======== Supplied data ========
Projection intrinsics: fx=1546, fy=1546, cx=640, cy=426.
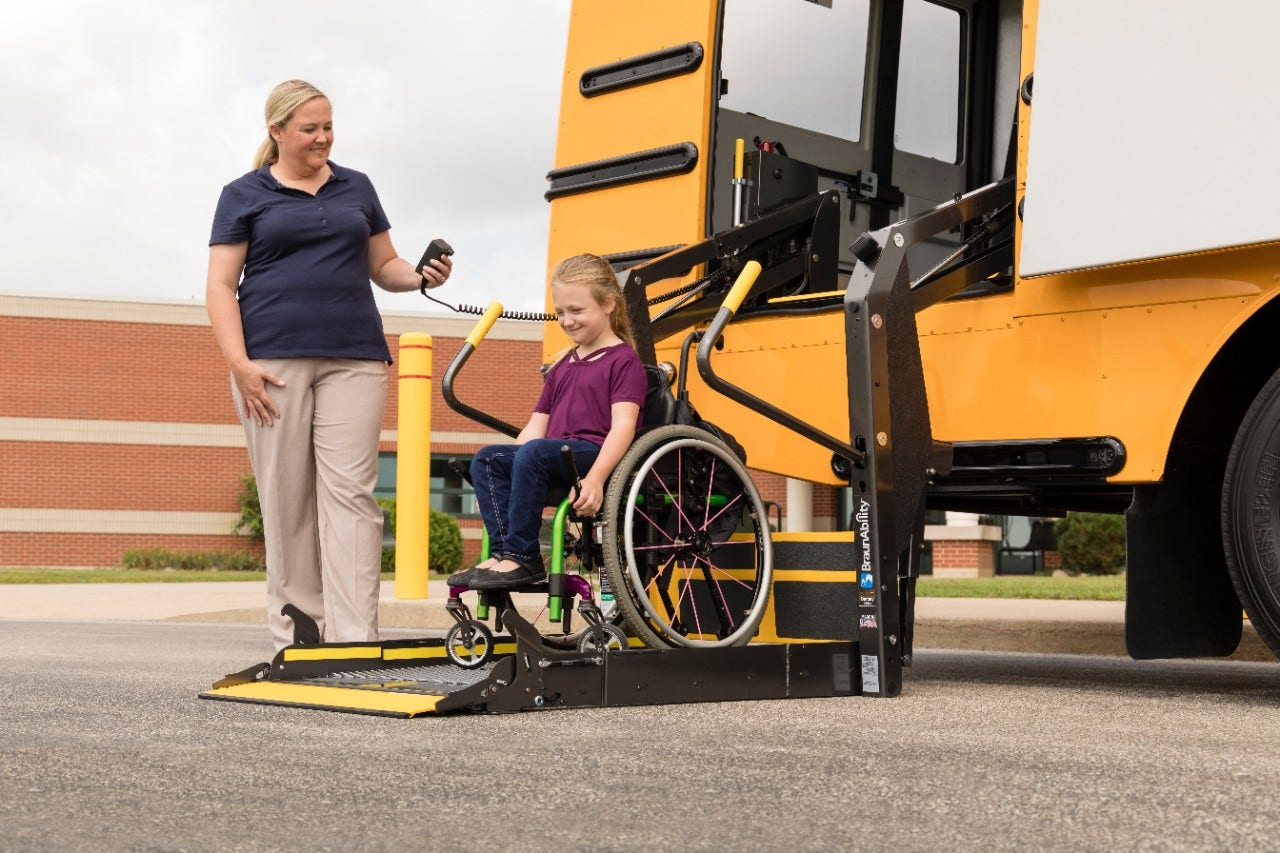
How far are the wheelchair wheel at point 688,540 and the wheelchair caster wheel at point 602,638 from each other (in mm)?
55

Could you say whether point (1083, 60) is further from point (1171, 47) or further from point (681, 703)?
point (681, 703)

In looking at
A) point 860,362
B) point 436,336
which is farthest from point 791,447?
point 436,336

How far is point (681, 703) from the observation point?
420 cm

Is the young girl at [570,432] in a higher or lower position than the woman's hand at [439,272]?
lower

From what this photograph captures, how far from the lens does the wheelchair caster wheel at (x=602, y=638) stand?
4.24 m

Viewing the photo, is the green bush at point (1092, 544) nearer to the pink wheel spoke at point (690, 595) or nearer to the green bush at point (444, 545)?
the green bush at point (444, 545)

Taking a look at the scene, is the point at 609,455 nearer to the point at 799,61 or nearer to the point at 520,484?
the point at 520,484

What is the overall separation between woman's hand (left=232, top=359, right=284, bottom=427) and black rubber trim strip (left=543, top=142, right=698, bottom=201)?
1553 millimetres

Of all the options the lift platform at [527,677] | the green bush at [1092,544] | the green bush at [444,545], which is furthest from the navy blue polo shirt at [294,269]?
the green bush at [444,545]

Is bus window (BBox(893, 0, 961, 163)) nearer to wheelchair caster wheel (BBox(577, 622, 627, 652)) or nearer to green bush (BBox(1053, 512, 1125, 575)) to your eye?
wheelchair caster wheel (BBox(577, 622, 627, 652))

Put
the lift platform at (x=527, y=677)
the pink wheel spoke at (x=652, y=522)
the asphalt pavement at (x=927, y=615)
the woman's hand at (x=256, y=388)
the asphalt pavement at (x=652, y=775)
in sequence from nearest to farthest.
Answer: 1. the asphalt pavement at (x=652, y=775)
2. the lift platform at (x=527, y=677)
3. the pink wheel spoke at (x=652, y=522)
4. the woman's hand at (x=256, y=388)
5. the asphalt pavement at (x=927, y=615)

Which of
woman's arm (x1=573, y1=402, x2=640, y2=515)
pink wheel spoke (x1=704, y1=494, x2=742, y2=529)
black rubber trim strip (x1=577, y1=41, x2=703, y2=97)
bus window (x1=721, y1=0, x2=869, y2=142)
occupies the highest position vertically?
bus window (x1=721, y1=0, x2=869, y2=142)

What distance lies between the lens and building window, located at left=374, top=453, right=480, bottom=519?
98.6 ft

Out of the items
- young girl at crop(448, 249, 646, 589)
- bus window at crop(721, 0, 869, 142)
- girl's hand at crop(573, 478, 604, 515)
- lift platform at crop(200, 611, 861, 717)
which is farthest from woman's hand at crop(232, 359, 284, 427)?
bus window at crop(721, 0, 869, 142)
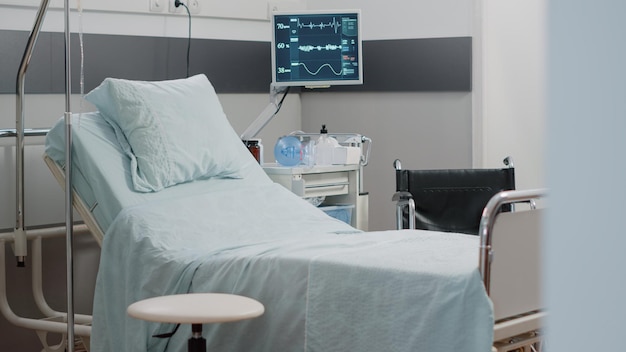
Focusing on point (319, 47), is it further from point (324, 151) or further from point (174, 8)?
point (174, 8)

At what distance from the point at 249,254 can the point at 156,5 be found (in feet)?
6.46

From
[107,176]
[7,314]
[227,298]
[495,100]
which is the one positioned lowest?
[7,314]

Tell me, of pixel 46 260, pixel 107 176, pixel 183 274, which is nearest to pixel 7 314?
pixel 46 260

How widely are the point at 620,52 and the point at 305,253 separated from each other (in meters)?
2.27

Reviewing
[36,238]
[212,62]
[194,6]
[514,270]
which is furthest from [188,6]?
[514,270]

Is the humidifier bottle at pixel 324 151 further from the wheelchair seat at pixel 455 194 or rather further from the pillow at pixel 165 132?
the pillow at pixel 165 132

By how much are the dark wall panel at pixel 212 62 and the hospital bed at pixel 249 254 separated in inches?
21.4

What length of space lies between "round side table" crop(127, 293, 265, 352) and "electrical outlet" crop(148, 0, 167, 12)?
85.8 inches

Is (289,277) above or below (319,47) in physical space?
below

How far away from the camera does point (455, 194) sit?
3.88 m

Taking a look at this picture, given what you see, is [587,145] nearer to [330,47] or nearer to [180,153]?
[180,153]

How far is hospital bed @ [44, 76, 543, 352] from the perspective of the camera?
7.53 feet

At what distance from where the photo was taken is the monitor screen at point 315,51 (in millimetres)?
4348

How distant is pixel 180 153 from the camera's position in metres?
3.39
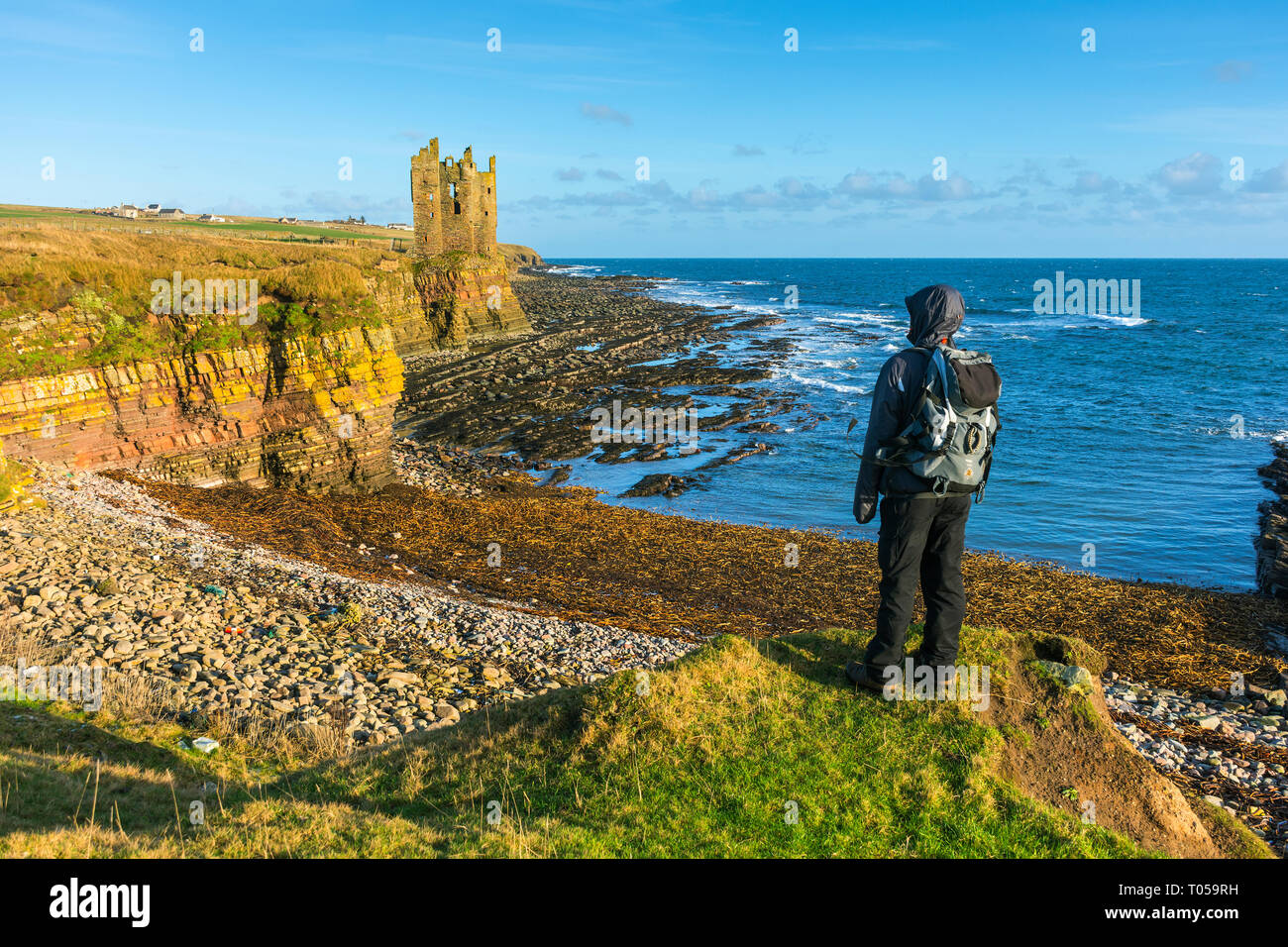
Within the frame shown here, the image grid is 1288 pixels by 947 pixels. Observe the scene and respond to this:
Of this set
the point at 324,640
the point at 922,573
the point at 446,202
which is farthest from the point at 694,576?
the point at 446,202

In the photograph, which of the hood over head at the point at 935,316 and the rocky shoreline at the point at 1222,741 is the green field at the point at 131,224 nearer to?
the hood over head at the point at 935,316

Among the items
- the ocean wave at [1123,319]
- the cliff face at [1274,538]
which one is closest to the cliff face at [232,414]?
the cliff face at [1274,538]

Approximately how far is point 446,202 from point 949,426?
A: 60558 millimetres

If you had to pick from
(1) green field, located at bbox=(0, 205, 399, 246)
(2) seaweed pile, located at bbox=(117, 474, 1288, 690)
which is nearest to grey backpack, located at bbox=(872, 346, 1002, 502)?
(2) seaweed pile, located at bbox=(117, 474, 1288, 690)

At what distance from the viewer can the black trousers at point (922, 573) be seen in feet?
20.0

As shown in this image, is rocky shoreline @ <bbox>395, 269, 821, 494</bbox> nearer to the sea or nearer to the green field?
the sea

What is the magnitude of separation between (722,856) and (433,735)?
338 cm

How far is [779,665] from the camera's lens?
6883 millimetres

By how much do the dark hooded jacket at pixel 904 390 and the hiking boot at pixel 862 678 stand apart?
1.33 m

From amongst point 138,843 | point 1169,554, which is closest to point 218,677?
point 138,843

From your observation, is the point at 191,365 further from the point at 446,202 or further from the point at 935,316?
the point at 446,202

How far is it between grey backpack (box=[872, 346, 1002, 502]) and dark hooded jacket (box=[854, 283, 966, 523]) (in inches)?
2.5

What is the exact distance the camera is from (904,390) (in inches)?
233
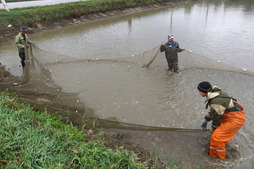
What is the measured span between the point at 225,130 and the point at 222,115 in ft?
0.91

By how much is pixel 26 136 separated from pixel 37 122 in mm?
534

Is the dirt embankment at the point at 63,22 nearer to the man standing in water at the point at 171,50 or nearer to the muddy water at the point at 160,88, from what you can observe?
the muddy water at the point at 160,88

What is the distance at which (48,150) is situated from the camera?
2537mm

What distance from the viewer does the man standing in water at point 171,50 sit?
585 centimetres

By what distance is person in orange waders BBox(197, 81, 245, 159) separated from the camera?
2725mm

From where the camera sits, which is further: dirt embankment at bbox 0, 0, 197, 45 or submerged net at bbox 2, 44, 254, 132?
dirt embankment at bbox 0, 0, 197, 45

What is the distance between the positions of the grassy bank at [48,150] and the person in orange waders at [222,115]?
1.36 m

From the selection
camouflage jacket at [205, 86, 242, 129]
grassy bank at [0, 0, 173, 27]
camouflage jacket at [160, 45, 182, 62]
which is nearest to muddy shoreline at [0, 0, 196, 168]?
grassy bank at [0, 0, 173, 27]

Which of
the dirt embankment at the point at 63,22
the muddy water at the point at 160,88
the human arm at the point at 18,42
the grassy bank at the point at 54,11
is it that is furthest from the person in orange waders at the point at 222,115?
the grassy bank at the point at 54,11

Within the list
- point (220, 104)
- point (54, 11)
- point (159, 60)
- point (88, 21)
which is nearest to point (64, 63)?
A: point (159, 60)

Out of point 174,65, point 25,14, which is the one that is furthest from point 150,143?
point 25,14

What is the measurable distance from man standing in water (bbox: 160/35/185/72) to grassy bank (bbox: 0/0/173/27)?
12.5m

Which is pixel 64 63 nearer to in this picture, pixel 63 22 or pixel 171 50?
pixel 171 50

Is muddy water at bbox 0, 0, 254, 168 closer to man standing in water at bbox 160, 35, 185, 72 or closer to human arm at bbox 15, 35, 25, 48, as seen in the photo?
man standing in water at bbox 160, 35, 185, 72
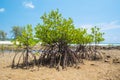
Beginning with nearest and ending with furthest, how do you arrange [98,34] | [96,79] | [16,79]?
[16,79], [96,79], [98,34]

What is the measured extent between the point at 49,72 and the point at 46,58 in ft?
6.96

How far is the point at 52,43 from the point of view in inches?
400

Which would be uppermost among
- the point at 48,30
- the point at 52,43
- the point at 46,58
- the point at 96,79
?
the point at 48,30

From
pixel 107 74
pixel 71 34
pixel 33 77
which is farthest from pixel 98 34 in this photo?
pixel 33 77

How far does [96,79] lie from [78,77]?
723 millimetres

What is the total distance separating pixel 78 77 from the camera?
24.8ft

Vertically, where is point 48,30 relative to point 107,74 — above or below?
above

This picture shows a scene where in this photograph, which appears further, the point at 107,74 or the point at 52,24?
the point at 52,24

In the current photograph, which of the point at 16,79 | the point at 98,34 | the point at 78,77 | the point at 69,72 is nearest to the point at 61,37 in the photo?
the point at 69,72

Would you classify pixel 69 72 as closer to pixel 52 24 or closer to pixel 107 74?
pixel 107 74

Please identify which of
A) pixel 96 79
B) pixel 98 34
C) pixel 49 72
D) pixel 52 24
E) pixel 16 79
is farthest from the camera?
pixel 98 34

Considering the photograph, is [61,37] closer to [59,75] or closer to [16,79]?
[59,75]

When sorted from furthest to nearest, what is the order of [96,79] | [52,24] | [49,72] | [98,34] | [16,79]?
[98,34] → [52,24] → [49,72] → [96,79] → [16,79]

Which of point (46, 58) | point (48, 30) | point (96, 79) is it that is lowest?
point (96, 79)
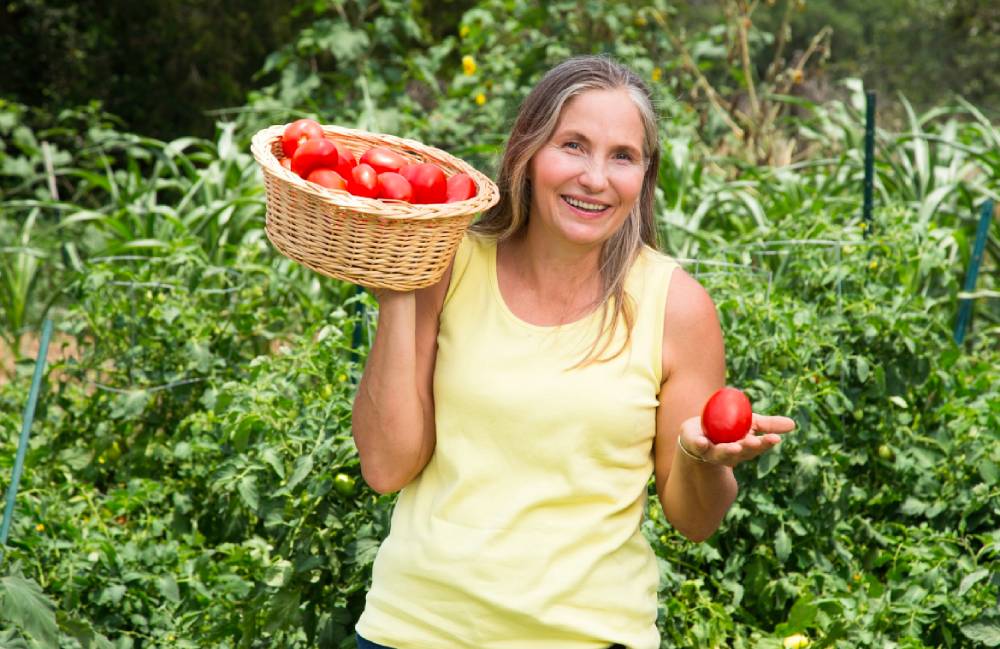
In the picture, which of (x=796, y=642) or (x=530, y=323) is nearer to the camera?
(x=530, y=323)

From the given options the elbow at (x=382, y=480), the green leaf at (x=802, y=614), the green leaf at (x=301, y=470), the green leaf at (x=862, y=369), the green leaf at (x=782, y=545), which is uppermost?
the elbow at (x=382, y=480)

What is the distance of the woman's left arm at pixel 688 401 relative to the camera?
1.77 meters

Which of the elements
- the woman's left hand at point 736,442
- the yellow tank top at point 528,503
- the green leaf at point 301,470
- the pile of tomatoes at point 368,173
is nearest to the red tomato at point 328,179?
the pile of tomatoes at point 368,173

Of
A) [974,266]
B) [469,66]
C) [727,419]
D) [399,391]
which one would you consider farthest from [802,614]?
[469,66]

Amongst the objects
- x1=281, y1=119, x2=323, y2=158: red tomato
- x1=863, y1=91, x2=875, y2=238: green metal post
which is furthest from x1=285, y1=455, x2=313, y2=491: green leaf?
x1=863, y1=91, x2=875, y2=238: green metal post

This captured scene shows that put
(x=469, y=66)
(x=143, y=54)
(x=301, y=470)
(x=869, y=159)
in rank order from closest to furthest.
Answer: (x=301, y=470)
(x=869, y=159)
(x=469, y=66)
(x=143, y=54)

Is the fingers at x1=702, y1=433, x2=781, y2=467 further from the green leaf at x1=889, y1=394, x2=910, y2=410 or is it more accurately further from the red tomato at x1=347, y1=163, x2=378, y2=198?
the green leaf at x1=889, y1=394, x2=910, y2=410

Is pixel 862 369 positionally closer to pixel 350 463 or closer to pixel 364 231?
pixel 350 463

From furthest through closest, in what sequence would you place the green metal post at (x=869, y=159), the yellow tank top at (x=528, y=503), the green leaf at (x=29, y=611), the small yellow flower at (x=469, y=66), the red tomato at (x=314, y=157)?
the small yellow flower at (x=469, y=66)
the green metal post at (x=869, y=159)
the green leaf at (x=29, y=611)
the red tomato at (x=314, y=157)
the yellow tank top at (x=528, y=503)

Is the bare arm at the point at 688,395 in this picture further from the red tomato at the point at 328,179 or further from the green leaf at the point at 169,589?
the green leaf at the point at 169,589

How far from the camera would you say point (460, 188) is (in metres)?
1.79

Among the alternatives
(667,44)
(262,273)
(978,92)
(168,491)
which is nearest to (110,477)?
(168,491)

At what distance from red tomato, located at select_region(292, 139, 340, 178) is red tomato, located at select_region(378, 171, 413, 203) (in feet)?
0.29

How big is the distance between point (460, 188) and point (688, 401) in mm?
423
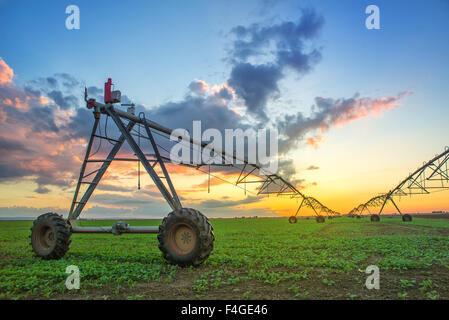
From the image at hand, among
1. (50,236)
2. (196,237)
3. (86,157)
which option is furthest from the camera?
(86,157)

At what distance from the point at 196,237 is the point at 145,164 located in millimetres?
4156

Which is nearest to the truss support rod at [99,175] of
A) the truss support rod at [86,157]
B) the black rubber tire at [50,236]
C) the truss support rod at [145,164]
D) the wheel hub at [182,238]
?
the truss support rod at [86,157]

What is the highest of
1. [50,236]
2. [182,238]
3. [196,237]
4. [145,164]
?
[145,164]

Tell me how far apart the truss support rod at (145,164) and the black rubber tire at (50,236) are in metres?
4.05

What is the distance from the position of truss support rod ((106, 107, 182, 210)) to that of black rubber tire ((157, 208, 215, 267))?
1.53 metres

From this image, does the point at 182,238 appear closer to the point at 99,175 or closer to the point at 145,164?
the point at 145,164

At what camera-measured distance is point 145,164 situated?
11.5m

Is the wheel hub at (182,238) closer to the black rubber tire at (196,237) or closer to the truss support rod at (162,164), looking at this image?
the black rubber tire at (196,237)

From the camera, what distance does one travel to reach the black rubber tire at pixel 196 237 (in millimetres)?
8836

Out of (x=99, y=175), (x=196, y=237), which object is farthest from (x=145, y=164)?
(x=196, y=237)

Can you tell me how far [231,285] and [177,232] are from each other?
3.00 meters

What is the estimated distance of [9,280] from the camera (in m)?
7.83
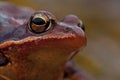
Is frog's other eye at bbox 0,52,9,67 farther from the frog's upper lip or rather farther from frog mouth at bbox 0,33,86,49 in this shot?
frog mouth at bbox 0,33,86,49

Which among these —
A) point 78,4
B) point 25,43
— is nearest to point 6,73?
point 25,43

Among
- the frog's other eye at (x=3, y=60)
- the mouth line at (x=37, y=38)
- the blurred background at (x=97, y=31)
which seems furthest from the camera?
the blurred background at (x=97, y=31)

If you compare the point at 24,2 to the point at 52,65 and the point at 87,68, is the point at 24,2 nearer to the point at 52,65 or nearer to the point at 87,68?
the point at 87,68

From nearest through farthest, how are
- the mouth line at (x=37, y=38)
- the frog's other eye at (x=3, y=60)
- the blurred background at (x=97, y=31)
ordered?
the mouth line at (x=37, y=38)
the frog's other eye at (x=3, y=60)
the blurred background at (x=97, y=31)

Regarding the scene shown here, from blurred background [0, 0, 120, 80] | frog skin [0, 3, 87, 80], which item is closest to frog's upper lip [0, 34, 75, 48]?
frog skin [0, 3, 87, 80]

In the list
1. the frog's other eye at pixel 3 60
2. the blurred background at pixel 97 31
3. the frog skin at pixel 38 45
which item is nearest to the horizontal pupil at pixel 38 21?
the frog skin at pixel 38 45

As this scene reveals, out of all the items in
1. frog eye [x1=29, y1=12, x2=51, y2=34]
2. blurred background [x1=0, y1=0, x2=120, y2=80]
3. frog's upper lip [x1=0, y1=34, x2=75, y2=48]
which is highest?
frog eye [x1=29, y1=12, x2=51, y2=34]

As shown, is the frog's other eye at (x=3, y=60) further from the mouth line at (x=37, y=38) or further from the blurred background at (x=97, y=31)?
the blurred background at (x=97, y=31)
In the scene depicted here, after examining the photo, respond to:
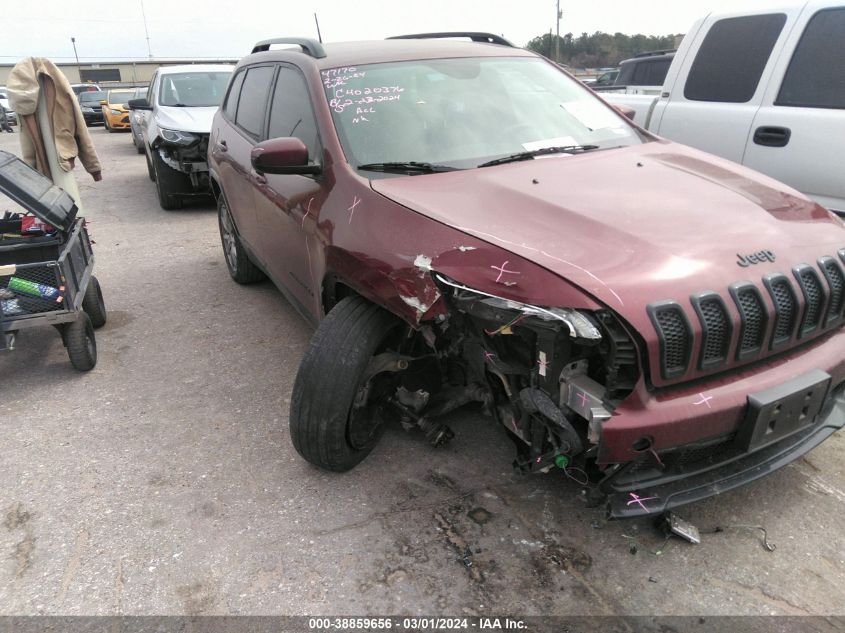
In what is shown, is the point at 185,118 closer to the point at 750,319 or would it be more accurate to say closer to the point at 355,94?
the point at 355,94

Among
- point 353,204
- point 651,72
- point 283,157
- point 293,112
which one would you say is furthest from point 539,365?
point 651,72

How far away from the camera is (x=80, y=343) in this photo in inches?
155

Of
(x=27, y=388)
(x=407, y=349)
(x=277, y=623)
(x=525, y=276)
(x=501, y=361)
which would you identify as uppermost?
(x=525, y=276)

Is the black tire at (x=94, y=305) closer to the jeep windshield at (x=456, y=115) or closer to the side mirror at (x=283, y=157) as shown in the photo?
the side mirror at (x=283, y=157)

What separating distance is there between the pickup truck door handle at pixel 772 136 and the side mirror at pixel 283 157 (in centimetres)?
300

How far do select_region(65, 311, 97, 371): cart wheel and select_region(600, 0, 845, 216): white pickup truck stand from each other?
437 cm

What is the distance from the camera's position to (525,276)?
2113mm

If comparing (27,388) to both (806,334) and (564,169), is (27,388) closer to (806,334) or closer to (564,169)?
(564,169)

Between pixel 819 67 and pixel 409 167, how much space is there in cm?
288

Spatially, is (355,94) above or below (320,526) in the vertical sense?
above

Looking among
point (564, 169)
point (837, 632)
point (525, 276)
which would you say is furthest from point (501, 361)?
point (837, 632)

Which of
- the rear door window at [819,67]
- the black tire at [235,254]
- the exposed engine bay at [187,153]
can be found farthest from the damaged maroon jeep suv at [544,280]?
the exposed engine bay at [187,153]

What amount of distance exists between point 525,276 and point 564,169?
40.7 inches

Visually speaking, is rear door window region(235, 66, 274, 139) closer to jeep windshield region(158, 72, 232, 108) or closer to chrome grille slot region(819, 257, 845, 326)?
========
What is asked » Please recast everything in the entries above, from the line containing "How far does [96,79] lie from [78,77]?" down to the line containing "[98,34] → [52,24]", as a numbered list with blank lines left out.

Written solution »
1. How far does [96,79] lie from [78,77]?
2. 723 millimetres
3. What is the total distance separating pixel 78 77 from the camera?
4. 24.8ft
5. Vertically, where is point 48,30 relative to point 107,74 — above or below?
6. above
7. This picture shows a scene where in this photograph, which appears further, the point at 107,74 or the point at 52,24?
8. the point at 52,24
9. In the current photograph, which of the point at 16,79 | the point at 98,34 | the point at 78,77 | the point at 69,72 is nearest to the point at 61,37 in the photo?
10. the point at 69,72
11. Would you classify pixel 69 72 as closer to pixel 52 24 or closer to pixel 107 74?
12. pixel 107 74
13. Please identify which of
14. A) pixel 96 79
15. B) pixel 98 34
16. C) pixel 49 72
17. D) pixel 52 24
18. E) pixel 16 79
19. is farthest from the camera?
20. pixel 98 34
21. Considering the photograph, is [61,37] closer to [59,75] or closer to [16,79]?
22. [59,75]
23. When sorted from furthest to nearest, what is the order of [96,79] | [52,24] | [49,72] | [98,34] | [16,79]?
24. [98,34] → [52,24] → [49,72] → [96,79] → [16,79]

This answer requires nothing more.